Dengan membandingkan persebaran muslim di sekitar garis-garis merah pada 2014 dan 2019, serta garis yang lebih curam di 2019 dibanding 2014, kami menemukan hubungan yang lebih erat antara agama yang dianut pemilih dan dukungan kepada Jokowi di 2019—hukungan ini lebih kuat dibanding 2014. Korelasi antara persebaran populasi muslim dan sikap oposisi mereka terhadap Jokowi juga terulang di seluruh wilayah Indonesia pada pilpres kali ini.

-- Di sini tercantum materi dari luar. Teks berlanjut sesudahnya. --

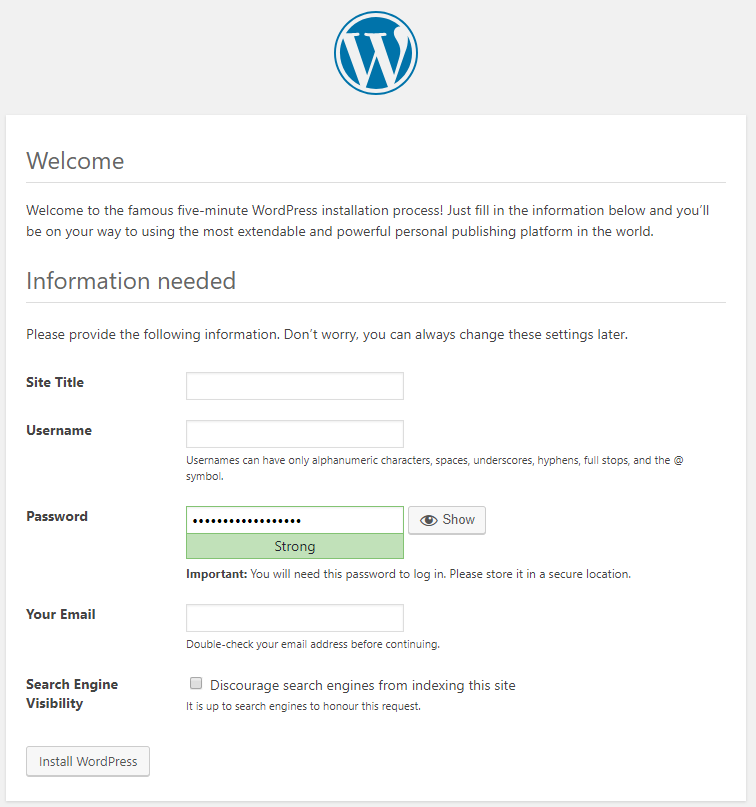 Configure wordpress after visiting your domain name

Secara keseluruhan, pola-pola yang digambarkan secara konsisten menunjukkan pembelahan antara muslim dan non-muslim, juga antara etnis Jawa dan non-Jawa.
Kita dapat menyelidiki lebih jauh pentingnya pembelahan antara Jawa dan non-Jawa ini dengan melihat tempat-tempat di mana suara Jokowi relatif meningkat pada 2019. Gambar berikut menunjukkan porsi suara Jokowi pada 2019 (kiri) dan penguatan dukungan terhadap Jokowi (atau daerah “swing”) dari 2014 ke 2019 dengan membandingkan daerah-daerah yang berpenduduk mayoritas Jawa dengan seluruh daerah lainnya.

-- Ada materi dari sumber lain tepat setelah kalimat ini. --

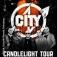 CITY - Candlelight Tour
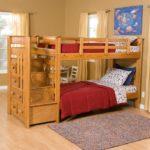 кровать-чердак в комнате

Jokowi tidak hanya menang di daerah-daerah berpenduduk mayoritas Jawa pada 2019, ia juga mempertebal kemenangannya di hampir seluruh daerah berpenduduk mayoritas Jawa.
Identitas vs Pembangunan
Apakah pola-pola ini merefleksikan sesuatu yang lain ketimbang identitas agama dan etnis?

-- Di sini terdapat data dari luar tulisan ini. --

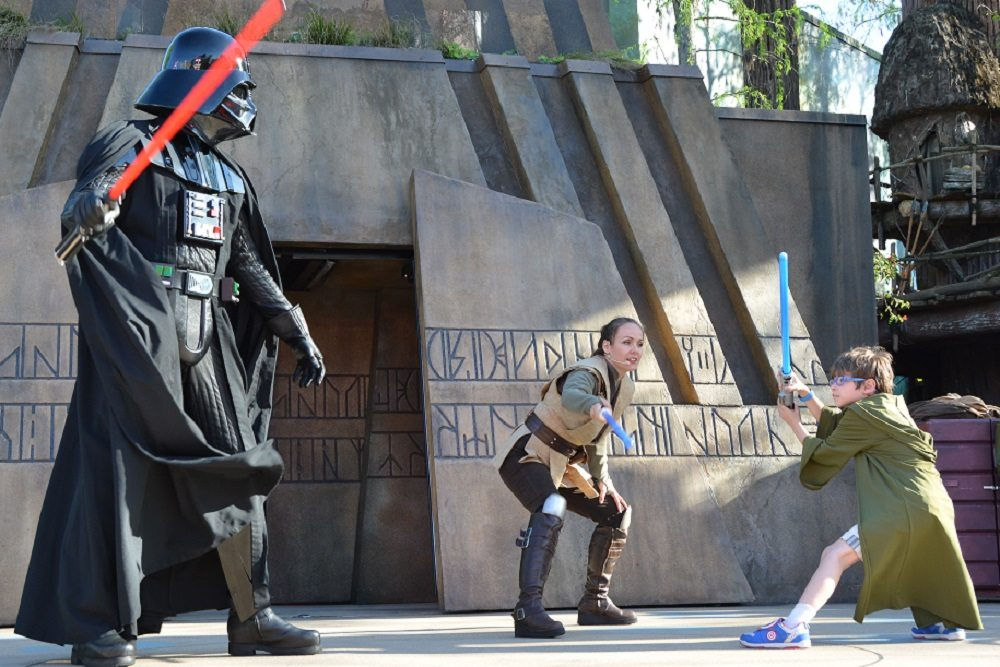 Facing up to the Dark Side. Image courtesy Disney PhotoPass.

Barangkali Jokowi juga menarik perhatian penduduk miskin, warga pedesaan, atau penduduk daerah terluar yang tertinggal secara ekonomi. Mungkin pula daya tarik Prabowo mampu mengikat masyarakat yang relatif lebih makmur, khususnya kelas menengah perkotaan. Untuk menguji hipotesis ini, kami membutuhkan data perilaku pemilih hingga tingkat perorangan, yang sayangnya tidak tersedia.
Namun, kita tetap dapat menguji pola-pola ini lewat data agregat sebagai korelasi ekologis dengan menjalankan regresi sederhana yang memprediksi perolehan suara Jokowi-Amin sebagai raihan suara Jokowi-JK, jumlah total pemilih (ukuran kasar populasi di tingkat daerah), variabel demografi di tingkat daerah (persentase muslim, Jawa, dan fragmentasi etnis yang dihitung sebagai ELF, indeks rata-rata pengembangan rumah tangga, dan indeks urbanisasi daerah, serta efek tetap provinsi (dihilangkan dari presentasi di bawah ini).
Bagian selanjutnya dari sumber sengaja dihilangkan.